9. Building a Culture of Responsible AI Use

Technology controls are only as strong as the culture enforcing them. To make responsible AI use sustainable, organisations should:

  • Lead from the top. Executives must model good behaviour and transparency around AI use.
  • Reward security mindfulness. Recognise employees who report misuse or suggest safer practices.
  • Integrate AI ethics into onboarding. Make it part of every employee’s first‑day briefing.
  • Communicate transparently. When incidents happen, disclose them promptly and explain the lessons learned.

Trust in AI begins with trust in leadership.

10. The Future of AI Data Security

As AI becomes embedded in every workflow — from email drafting to strategic decision‑making — the line between local and cloud processing will blur further. But we can already see the next wave of risks emerging:

  • Prompt Injection Attacks: Malicious content embedded in text or websites that hijacks AI behaviour.
  • Model Inversion: Extracting original training data by querying the model.
  • Synthetic Insider Threats: Attackers impersonating employees using AI‑generated communications.
  • Regulatory Backlash: Expect stricter AI compliance audits and disclosure requirements within the next two years.

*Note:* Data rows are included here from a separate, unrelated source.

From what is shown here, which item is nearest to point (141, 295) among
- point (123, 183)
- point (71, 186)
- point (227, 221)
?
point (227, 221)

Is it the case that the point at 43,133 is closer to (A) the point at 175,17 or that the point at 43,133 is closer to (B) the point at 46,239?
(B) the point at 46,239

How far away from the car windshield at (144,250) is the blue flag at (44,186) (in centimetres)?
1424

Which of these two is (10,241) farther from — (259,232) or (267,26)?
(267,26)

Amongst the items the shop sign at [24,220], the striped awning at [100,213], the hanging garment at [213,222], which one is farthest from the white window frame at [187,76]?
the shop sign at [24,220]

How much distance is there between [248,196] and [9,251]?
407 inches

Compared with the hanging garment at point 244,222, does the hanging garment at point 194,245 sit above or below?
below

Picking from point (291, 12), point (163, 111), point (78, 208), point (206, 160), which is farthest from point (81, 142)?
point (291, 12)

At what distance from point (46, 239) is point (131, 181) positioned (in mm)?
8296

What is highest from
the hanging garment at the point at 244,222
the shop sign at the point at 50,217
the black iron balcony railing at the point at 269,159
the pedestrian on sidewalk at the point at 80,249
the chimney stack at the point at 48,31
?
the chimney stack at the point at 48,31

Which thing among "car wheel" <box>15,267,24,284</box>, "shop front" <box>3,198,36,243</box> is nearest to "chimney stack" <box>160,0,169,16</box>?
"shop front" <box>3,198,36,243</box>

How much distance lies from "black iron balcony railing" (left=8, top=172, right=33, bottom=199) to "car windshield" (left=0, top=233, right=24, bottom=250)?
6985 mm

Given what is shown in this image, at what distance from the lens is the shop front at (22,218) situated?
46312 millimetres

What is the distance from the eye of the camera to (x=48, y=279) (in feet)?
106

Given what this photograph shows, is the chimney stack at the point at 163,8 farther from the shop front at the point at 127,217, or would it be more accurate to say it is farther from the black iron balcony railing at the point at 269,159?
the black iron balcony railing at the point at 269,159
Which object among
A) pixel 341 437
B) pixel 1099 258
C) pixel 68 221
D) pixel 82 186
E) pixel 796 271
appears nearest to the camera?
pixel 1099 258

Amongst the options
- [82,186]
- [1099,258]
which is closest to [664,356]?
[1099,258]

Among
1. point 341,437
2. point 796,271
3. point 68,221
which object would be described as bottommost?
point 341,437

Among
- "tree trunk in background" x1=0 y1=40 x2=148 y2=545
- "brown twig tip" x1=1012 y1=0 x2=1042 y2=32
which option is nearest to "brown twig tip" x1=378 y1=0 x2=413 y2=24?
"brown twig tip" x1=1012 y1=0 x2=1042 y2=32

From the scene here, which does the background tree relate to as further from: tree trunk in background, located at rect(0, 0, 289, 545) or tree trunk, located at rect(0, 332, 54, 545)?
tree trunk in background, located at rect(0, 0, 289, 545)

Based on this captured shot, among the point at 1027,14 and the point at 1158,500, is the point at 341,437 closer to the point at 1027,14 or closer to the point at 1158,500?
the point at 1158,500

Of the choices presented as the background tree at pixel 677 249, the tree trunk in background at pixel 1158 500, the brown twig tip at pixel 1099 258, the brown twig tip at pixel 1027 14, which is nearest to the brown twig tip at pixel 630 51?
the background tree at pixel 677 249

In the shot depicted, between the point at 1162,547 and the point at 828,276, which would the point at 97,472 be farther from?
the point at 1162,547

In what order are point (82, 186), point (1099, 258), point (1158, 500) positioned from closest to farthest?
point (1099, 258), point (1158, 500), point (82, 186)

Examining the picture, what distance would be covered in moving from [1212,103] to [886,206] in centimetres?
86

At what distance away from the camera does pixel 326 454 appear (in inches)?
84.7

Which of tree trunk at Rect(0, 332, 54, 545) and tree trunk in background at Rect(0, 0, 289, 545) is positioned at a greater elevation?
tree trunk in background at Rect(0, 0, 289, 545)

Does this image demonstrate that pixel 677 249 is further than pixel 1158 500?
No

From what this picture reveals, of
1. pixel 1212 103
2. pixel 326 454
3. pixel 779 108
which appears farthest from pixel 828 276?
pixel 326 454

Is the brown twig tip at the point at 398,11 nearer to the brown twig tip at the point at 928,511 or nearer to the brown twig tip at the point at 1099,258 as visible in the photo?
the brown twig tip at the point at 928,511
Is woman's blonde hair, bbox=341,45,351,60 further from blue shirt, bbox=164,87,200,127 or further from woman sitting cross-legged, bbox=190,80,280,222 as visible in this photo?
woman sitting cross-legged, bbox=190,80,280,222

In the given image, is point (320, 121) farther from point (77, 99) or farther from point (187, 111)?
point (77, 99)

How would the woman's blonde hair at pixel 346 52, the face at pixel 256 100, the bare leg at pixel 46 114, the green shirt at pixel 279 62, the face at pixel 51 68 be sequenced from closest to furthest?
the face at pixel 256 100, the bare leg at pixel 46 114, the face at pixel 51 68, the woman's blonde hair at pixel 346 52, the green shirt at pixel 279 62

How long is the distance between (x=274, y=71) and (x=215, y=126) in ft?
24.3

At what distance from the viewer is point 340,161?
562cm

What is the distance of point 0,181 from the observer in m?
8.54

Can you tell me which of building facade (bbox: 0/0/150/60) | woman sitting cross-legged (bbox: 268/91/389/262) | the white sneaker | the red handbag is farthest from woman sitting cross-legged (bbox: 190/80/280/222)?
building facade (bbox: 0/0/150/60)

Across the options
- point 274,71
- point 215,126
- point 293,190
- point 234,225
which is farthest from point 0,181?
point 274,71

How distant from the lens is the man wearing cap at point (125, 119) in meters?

In short, AI security will soon be as critical as network security — and far more human‑centric.

Key Takeaways

  • Every prompt is a potential data disclosure.
  • Public AI tools are not designed for confidential use.
  • Enterprise isolation, DLP, and strong policies are essential.
  • “Shadow AI” is the new shadow IT — visibility and culture are your first defenses.
  • The goal isn’t to block AI — it’s to use it responsibly.
AI doesn’t leak secrets. People do.
The question is whether your systems — and your culture — are built to stop them.